AVAILABLE DATA.

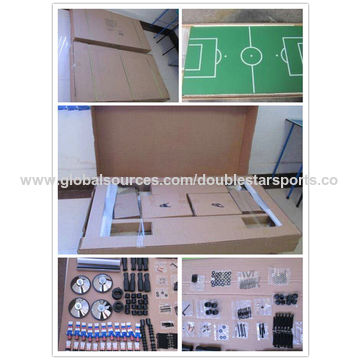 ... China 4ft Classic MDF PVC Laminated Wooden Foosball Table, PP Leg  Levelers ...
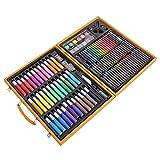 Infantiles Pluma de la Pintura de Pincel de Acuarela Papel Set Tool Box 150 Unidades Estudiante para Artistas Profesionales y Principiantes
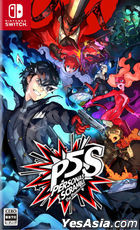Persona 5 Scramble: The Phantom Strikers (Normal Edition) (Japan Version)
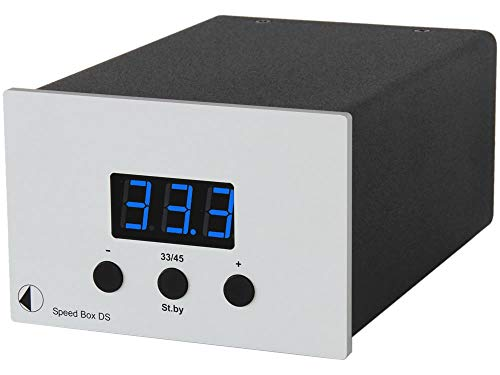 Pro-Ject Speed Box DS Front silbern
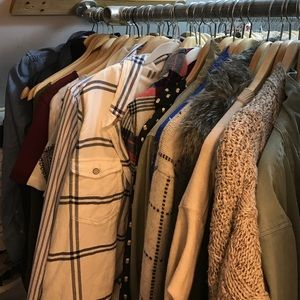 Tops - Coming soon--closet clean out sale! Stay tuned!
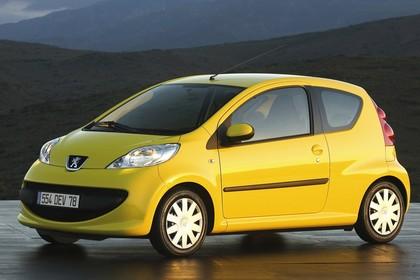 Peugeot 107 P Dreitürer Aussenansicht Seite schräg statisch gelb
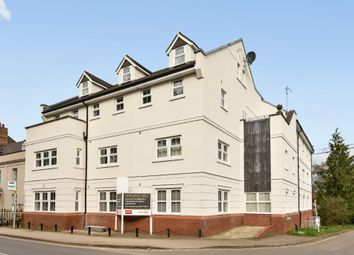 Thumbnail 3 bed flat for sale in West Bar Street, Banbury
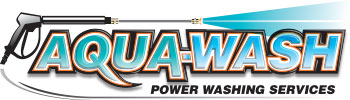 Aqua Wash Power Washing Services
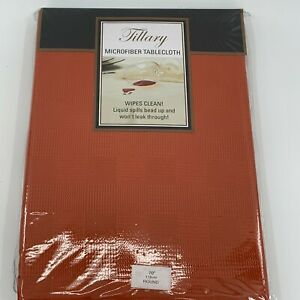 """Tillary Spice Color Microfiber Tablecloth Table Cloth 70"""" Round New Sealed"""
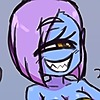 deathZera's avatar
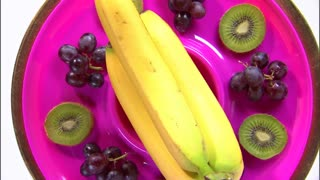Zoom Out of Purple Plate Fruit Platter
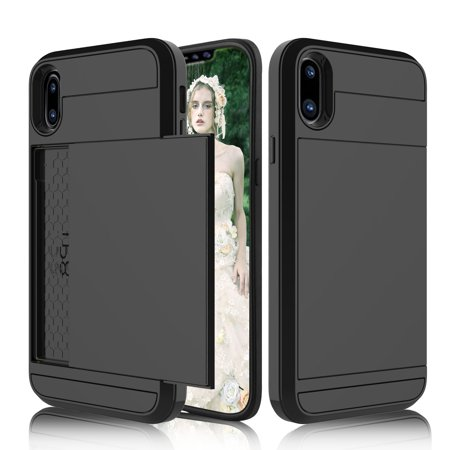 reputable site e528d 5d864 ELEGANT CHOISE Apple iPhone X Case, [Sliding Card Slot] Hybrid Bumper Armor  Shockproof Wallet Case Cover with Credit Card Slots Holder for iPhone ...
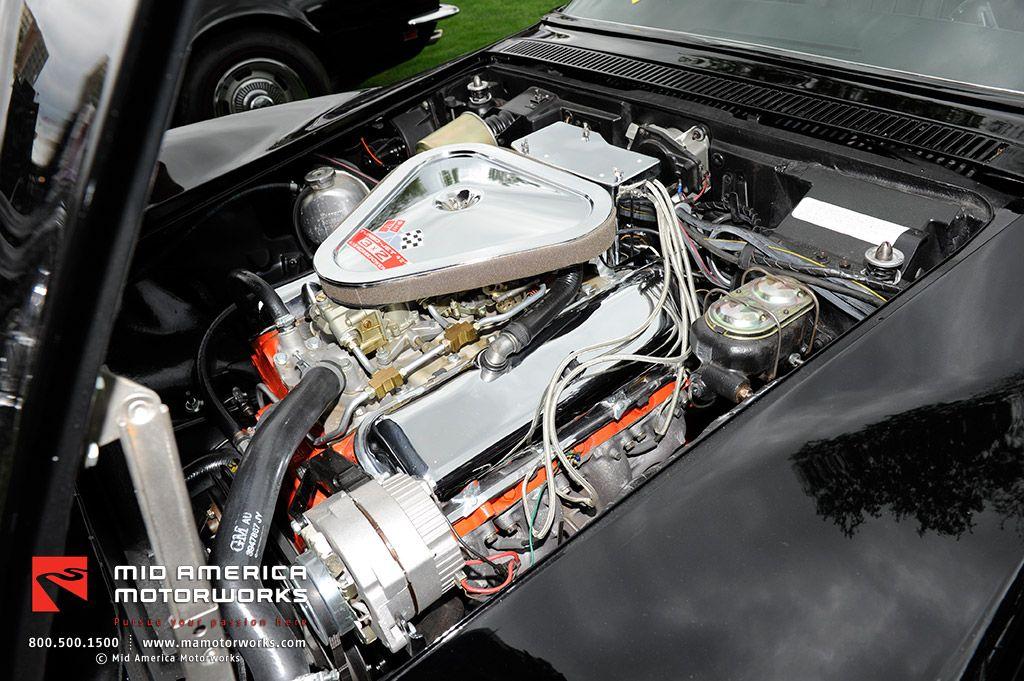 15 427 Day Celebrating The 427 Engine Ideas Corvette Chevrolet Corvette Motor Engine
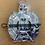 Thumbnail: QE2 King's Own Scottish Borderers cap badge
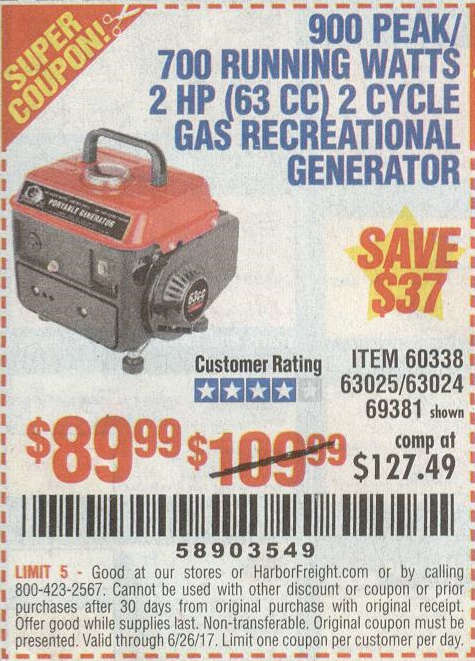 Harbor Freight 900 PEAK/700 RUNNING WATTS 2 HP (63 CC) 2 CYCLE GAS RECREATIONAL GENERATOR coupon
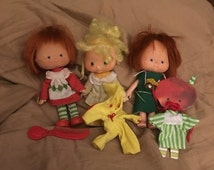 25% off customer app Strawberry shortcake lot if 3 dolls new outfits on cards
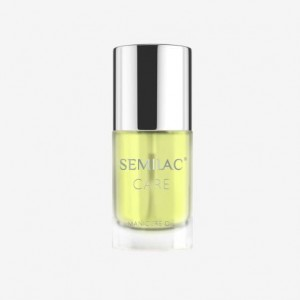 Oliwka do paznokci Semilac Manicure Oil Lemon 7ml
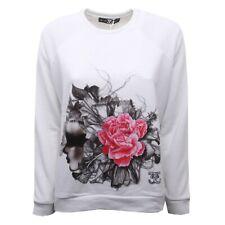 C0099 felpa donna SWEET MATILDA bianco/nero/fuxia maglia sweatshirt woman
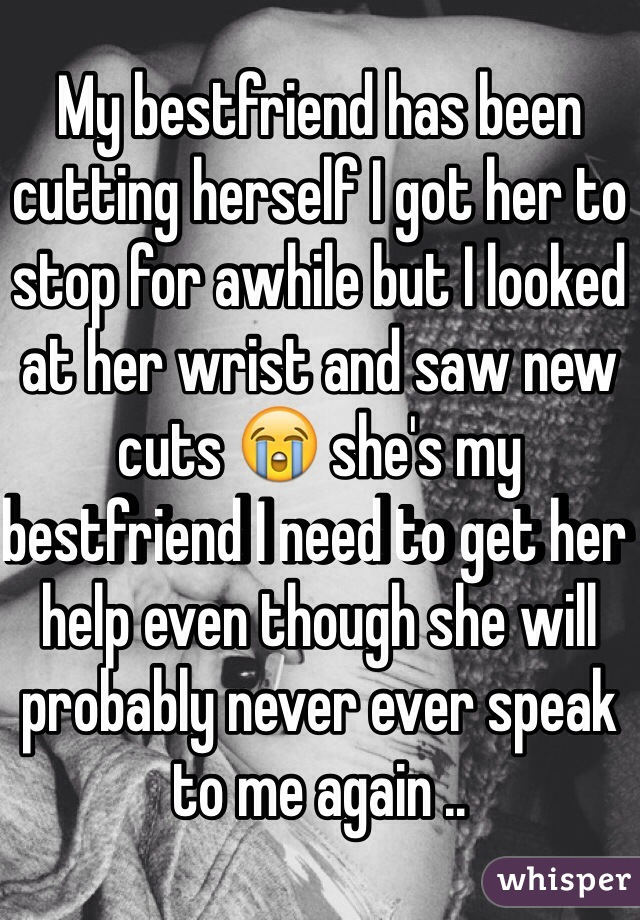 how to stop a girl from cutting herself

EXERCISE GOAL.
Retype verbatim only the lines beginning with the line that contains "Aqua Wash Power Washing Services" and ending with the last line of the listing above; pictures are to be excluded.

WRITTEN RESPONSE.
 Aqua Wash Power Washing Services
 """Tillary Spice Color Microfiber Tablecloth Table Cloth 70"""" Round New Sealed"""
 deathZera's avatar
Zoom Out of Purple Plate Fruit Platter
 reputable site e528d 5d864 ELEGANT CHOISE Apple iPhone X Case, [Sliding Card Slot] Hybrid Bumper Armor  Shockproof Wallet Case Cover with Credit Card Slots Holder for iPhone ...
 15 427 Day Celebrating The 427 Engine Ideas Corvette Chevrolet Corvette Motor Engine
 Thumbnail: QE2 King's Own Scottish Borderers cap badge
 Harbor Freight 900 PEAK/700 RUNNING WATTS 2 HP (63 CC) 2 CYCLE GAS RECREATIONAL GENERATOR coupon
 25% off customer app Strawberry shortcake lot if 3 dolls new outfits on cards
 Oliwka do paznokci Semilac Manicure Oil Lemon 7ml
 C0099 felpa donna SWEET MATILDA bianco/nero/fuxia maglia sweatshirt woman
 how to stop a girl from cutting herself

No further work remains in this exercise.